TEXT PASSAGE —
________________________
This small Stein is a tankard example produced from thick glass to withstand spirited clinking during merriment. It serves a single 12oz. pour and the handle helps to eliminate heat transfer from the hand to the glass while drinking. This Lowenbrau collectible is a part of the B.L.A.S.T:Museum Tankard/Stein permanent collection.
Object : Tankard/Stein
Culture : [Dutch]
Country : Germany
Date : 20th Century
Collection : B.L.A.S.T. Drinking Vessels
This Heineken collectible is an example of a mug. A mug is simply a stubby tankard that does not have a lid. This mug is also an eye-catching attraction of the B.L.A.S.T.Museum Tankard And Stein permanent collection.
Object : Goblet
Culture : [unknown]
Country : [unknown]
Date : [unknown]
Collection : The B.L.A.S.T. Museum
The Stemmed Abbey goblet vary widely in design and shape. A common characteristic is, all having a wide mouth which allows easy sipping. Many have nucleation sites (etchings), bubble producing bottoms which help beer maintain a frothy head that intensifies aromas.
________________________
DATASET EXTRACT —
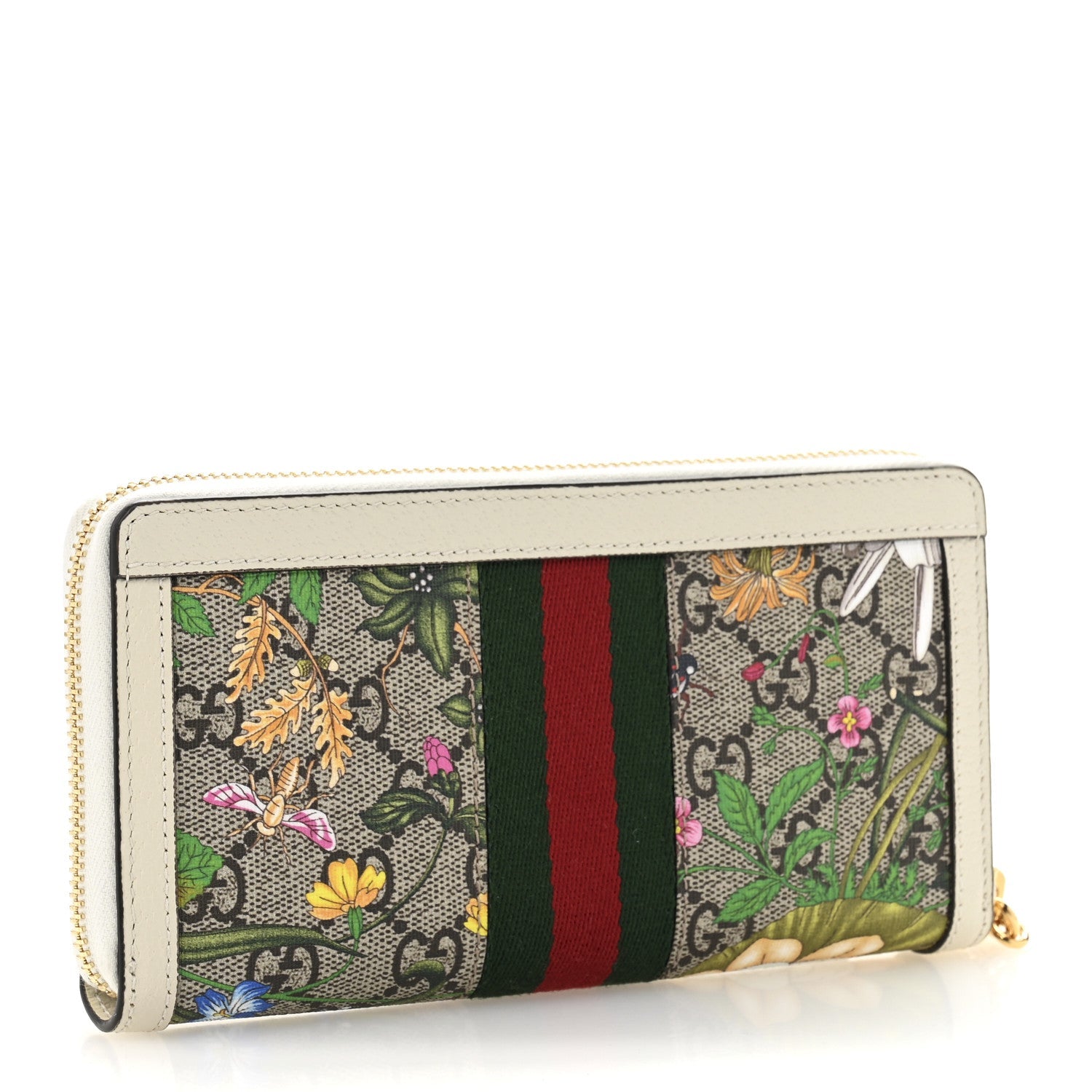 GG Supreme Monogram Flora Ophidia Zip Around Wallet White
________________________
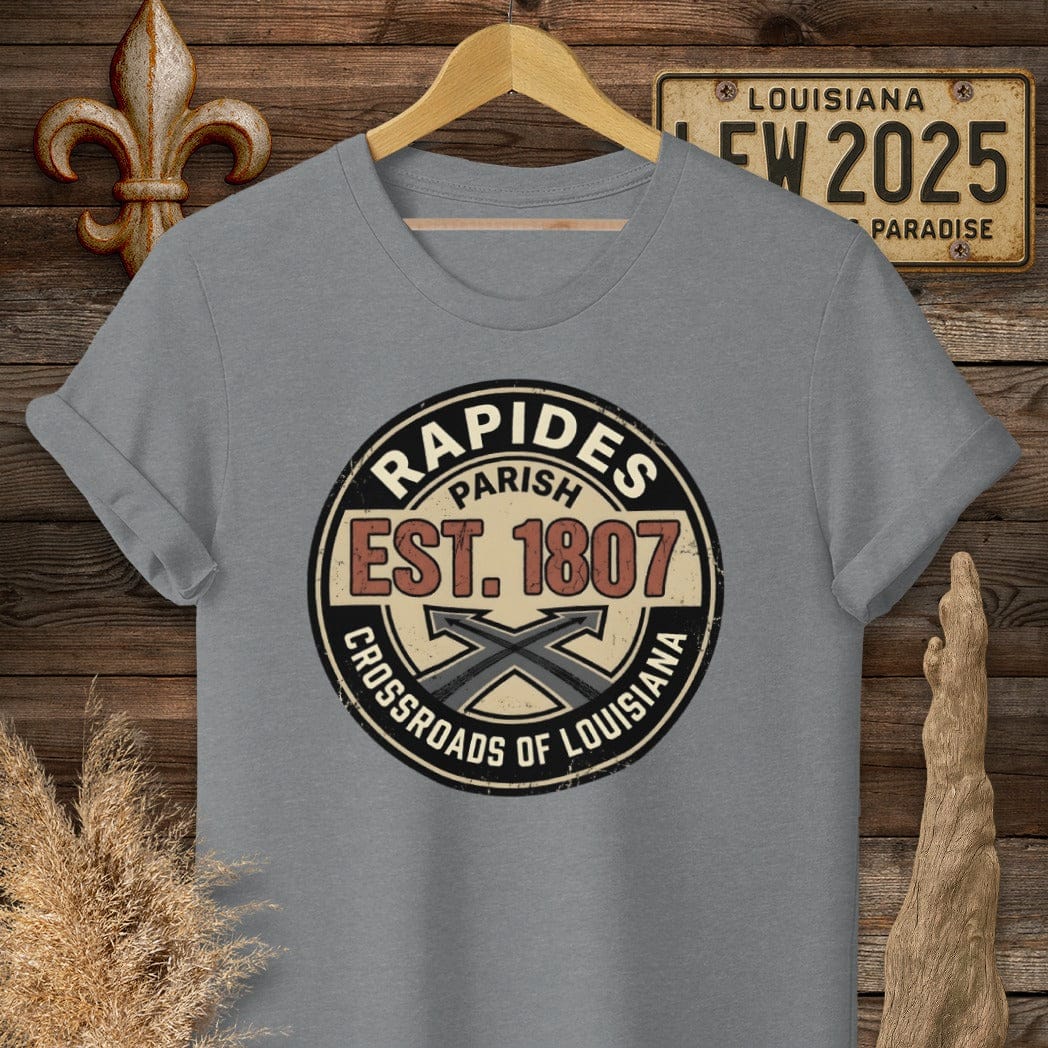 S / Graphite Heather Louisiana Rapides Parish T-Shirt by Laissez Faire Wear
________________________
ABOUT THIS TASK — Quote the drinking-vessel text, everything from "This small Stein" down to "Tankard/Stein permanent collection.". Work from the drinking-vessel text alone.

TASK RESPONSE —
This small Stein is a tankard example produced from thick glass to withstand spirited clinking during merriment. It serves a single 12oz. pour and the handle helps to eliminate heat transfer from the hand to the glass while drinking. This Lowenbrau collectible is a part of the B.L.A.S.T:Museum Tankard/Stein permanent collection.